**Problem details**
Take the line containing "Posters Using Orff" and all lines after it, through the end of the material, and repeat them exactly, pictures left out.

━━━ Data for review

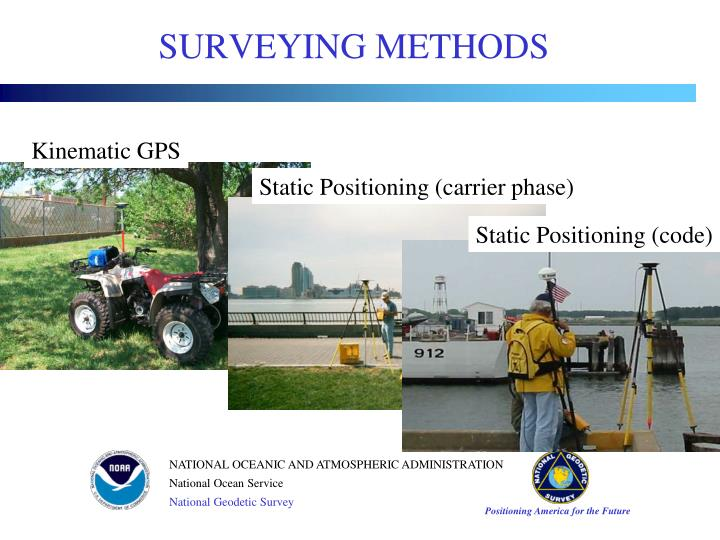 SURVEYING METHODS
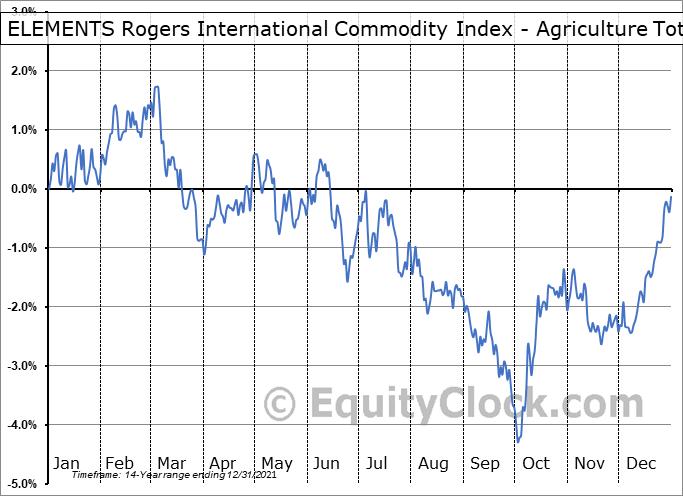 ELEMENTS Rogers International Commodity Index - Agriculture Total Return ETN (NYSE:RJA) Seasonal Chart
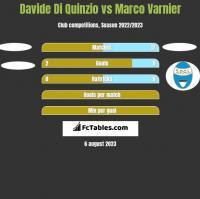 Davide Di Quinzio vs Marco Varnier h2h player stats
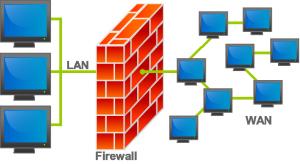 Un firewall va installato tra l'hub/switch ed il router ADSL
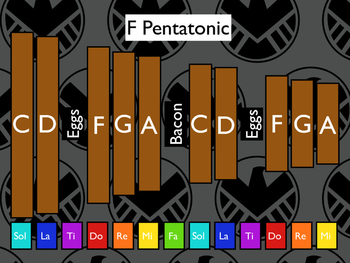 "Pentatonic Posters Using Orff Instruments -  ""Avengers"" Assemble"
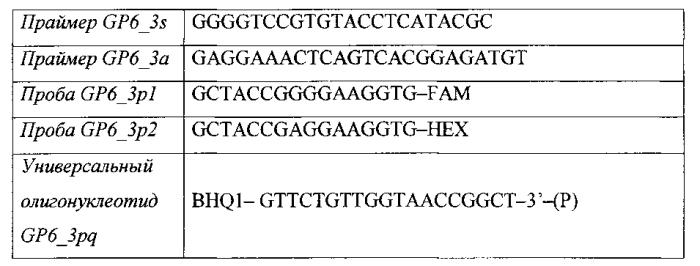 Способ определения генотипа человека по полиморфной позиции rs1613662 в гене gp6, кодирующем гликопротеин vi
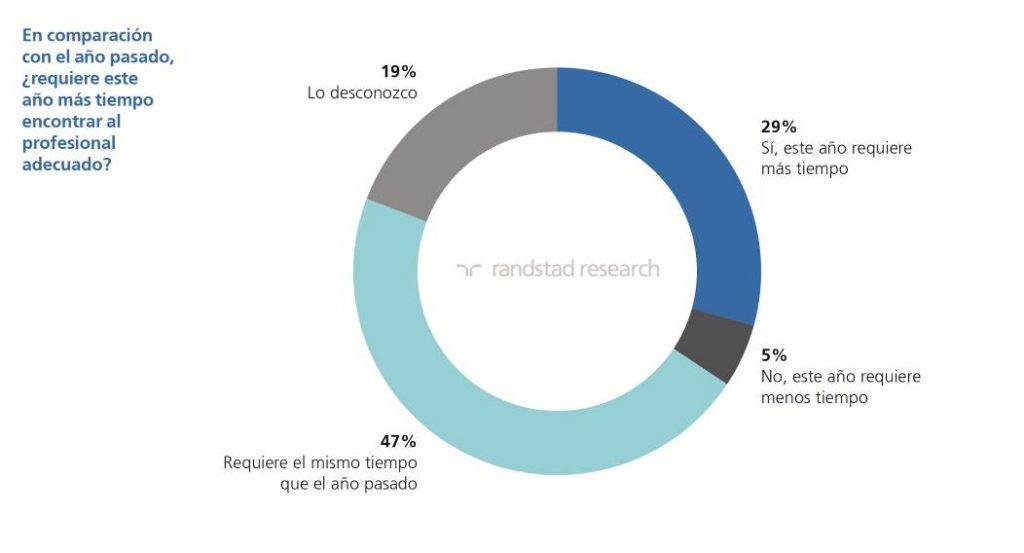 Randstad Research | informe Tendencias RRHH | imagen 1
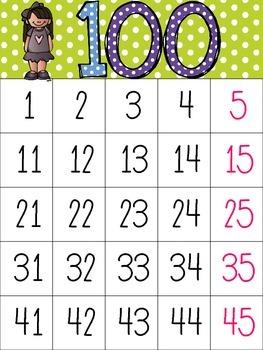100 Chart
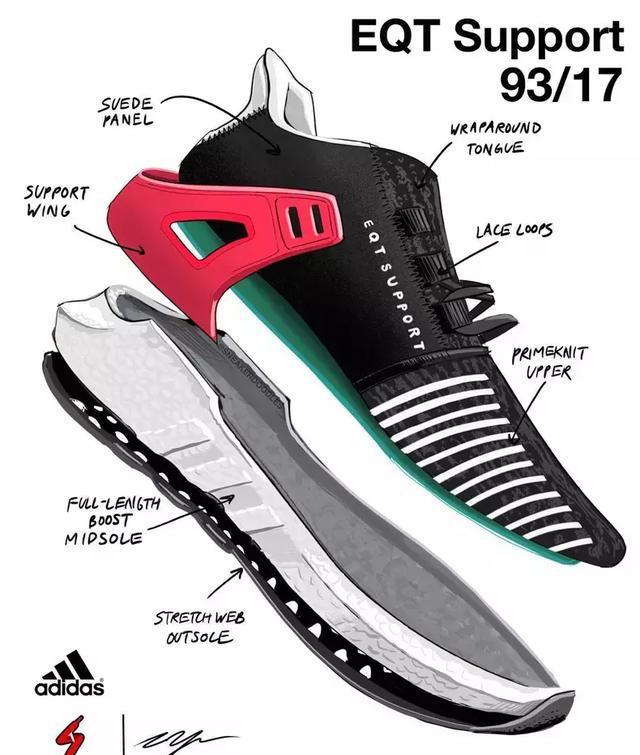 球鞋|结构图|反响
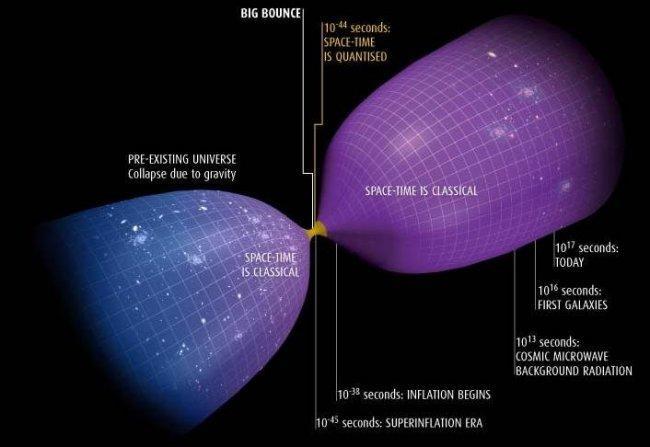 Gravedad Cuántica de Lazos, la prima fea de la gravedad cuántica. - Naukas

━━━━━━

**Response box**
 "Pentatonic Posters Using Orff Instruments -  ""Avengers"" Assemble"
 Способ определения генотипа человека по полиморфной позиции rs1613662 в гене gp6, кодирующем гликопротеин vi
 Randstad Research | informe Tendencias RRHH | imagen 1
100 Chart
 球鞋|结构图|反响
 Gravedad Cuántica de Lazos, la prima fea de la gravedad cuántica. - Naukas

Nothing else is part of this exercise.